Kissa continuaba en callada, pero eso no evito que una
lágrima que bordeó su mejilla hablara por ella.
Y no pude contener las mías.
—Oh Kissa —mi voz sonó lastimera—, quería abrazarte…
acompañarte.
—¿Cómo puede pasar esto? —preguntó— ¿Es que ya no vivo aquí?
Negué.
—La casa está abandonada.
—¿Cómo es el espejo de tu lado? —continuó preguntando.
—Grande, enmarcado en madera labrada.
—De color bronce.
—Sí.
Nos quedamos en silencio, mirándonos fijamente.
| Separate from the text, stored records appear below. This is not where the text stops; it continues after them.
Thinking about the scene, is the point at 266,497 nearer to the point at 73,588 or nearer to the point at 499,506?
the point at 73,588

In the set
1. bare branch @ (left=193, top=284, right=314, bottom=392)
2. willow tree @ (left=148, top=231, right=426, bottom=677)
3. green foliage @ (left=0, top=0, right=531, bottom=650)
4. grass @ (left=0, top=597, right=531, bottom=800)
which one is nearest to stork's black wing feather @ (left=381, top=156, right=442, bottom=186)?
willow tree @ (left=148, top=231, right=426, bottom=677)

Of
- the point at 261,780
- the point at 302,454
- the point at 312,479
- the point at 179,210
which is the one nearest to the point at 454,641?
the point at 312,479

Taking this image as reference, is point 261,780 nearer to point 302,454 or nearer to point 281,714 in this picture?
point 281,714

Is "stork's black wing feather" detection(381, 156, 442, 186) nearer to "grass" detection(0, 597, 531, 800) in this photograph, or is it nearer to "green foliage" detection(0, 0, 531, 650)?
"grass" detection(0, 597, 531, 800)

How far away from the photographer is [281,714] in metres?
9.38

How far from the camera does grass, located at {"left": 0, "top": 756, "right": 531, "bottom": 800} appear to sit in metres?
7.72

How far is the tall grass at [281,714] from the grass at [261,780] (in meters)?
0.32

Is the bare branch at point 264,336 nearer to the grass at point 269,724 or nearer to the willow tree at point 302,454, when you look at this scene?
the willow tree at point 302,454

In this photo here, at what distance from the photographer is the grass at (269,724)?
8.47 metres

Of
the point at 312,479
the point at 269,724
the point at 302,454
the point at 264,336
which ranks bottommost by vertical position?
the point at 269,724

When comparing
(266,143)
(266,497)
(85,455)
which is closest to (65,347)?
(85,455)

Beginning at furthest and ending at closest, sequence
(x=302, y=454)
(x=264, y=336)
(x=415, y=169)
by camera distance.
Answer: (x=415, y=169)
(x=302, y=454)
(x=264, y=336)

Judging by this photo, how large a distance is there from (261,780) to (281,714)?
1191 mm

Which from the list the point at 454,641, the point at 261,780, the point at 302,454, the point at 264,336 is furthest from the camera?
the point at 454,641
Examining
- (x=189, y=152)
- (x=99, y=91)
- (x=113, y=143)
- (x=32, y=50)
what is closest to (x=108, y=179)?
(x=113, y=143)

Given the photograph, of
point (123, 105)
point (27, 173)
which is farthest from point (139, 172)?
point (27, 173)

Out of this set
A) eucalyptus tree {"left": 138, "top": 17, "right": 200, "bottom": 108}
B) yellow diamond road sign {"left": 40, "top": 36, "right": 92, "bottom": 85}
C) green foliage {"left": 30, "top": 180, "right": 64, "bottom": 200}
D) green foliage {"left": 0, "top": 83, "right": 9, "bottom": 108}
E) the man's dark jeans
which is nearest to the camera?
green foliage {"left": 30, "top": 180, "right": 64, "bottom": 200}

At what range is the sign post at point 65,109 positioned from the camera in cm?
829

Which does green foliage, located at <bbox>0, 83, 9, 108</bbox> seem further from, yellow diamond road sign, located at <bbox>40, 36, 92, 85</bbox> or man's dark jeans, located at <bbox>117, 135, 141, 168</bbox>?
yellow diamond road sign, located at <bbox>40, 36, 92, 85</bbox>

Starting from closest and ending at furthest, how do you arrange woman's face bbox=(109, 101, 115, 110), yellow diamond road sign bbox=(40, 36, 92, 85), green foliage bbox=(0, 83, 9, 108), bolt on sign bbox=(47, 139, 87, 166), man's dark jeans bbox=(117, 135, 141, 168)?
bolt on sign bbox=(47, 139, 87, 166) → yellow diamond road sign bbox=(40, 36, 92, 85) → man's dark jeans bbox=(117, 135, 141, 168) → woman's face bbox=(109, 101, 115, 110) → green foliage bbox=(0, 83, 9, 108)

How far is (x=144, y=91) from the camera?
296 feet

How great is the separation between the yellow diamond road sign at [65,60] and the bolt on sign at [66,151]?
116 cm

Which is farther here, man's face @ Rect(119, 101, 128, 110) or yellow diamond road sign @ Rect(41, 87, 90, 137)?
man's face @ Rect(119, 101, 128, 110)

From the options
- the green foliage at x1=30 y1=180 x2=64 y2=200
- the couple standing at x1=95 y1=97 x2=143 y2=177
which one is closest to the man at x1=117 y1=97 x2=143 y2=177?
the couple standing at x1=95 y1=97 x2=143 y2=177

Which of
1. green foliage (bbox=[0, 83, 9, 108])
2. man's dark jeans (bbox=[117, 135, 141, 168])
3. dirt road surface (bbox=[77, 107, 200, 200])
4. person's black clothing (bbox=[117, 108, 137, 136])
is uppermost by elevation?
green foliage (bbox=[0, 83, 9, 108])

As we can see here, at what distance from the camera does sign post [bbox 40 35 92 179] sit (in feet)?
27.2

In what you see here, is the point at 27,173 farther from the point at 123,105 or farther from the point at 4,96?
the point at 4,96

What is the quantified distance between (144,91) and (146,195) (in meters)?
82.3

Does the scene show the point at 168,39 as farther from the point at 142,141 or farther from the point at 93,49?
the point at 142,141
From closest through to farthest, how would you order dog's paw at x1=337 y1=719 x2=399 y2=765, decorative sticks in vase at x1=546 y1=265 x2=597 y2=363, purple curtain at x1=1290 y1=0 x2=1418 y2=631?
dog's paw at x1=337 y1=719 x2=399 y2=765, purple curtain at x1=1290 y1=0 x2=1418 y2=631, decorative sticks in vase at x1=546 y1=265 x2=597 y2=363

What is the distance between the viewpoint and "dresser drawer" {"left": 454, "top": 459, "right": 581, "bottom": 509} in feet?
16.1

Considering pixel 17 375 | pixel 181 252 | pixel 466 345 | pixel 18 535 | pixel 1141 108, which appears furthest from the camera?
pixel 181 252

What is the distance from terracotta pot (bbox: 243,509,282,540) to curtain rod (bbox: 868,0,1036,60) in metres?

Sus ojos
continuaban bañados por las lágrimas, los míos simplemente los reflejaban.
—¿Bill? —murmuro una vez más mi nombre con la voz oprimida
por las lagrimas.
—¿Si?
—¿Bésame? —pidió, con la dulzura enlazándose con el dolor.
Sabía que no pedía la clase de beso que se le da a un novio
o un amante, simplemente pedía una caricia que no podía darle. De todos modos
acerqué los labios al espejo y los oprimí contra el cristal. Kissa hizo lo
mismo con los suyos.
Comprendía que no era real, pero el calor de mis propios
labios contra el espejo me ayudó a recrear el de su boca.